_TEXT SHOWN_.
What do teachers know about ADHD?

child with ADHD learns

child with ADHD learns

In our last two articles we spoke about what you can do to help your child start the new year on the right foot. Here we explain how you can prepare your child’s teacher and what the teacher needs to know to make it easier for your child to succeed in school.

A good parent-teacher relationship is always positive and helpful. This is especially important when it comes to children with ADHD.

Most teachers have at least 2-3 ADHD children in their class, but it seems that they don’t receive enough guidance about how to help them learn and succeed. This is where you, the parent, come in.

There are certain things teachers need to know about your ADHD child. Before the school year starts, we recommend scheduling a meeting with your child’s teacher to make sure she knows about your child’s difficulties and what she can do to help him. Sometimes, all it takes is a change of attitude to make a big difference.

When you meet the teacher, make sure she understands what ADHD is all about. Ask her whether she has received formal guidance about ADHD, and what strategies, if any, she has used to deal with it in class.

When the teacher understands the full meaning of ADHD, its symptoms, and its effects on children in the classroom, she knows better how to relate to these children, how to respond to their behaviors, and how to help them realize their potential and achieve better results at school.

If it seems to you that the teacher doesn’t fully understand the meaning of ADHD and is not qualified enough to handle your child, find out what the school policy is in this matter and what can be done about it. Remember: the teacher’s ability to adapt to your child’s needs can make the difference between your child succeeding or not. Don’t take this lightly.

_EXTRACTED RECORDS_.

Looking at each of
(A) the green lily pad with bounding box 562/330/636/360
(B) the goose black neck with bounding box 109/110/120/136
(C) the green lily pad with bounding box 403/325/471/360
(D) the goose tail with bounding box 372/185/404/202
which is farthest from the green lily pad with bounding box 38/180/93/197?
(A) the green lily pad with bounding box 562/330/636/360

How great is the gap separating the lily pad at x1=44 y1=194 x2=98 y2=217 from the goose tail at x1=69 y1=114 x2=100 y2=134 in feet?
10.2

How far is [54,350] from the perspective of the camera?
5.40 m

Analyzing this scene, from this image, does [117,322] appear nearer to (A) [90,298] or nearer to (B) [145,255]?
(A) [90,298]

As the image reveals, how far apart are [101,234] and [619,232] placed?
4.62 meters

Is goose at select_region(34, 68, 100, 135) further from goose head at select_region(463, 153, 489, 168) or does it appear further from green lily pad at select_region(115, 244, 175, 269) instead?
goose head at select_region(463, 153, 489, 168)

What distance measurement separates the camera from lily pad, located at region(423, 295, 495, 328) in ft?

_WHAT TO DO_.
1 - Turn the paragraph in the ADHD article that begins "If it seems to you" into a short bulleted list that keeps its main points.
2 - According to the article on teachers and ADHD, how many children with ADHD do most teachers have in their class?
3 - Carry on the article about what teachers know about ADHD from where it stops.
The entries have nothing to do with the article about teachers and ADHD.

_ANSWERS TO THE EXERCISES_.
1 -
- If the teacher doesn't seem to fully understand ADHD or isn't qualified enough to handle your child, find out the school's policy and what can be done.
- The teacher's ability to adapt to your child's needs can decide whether your child succeeds.
- Don't take this lightly.

2 - At least 2-3.

3 -
How involved should you be at your child’s school?

Clearly, it is very important for you to be involved in what’s going on at your child’s school, but to what extent? Here are some guidelines:

  1. If the teacher hasn’t initiated a personal meeting, you should. Close to the beginning of the year ask to meet with the teacher and get to know her.
  2. Make sure the teacher is aware of your child’s difficulties as well as of his strong points and talents.
  3. Notify the teacher if your child is on any kind of medication or undergoing treatment of any kind.
  4. Try scheduling regular meetings with the teacher every month or so to keep track of what’s happening in class and at school.
  5. Make sure that your expectations from the teacher regarding your child are clear. Naturally, the teacher won’t always be able to act exactly as you expect of her, but once she knows what your expectations are, she will definitely make more of an effort.

One more tip for the end: After you’ve told the teacher about your child’s difficulties, turn the spotlight onto your child’s advantages and strong points. Ask the teacher to do the same with your child in class – emphasize his abilities and the things he does best. This will help build your child’s confidence and believe in himself!

We wish you all a successful school year!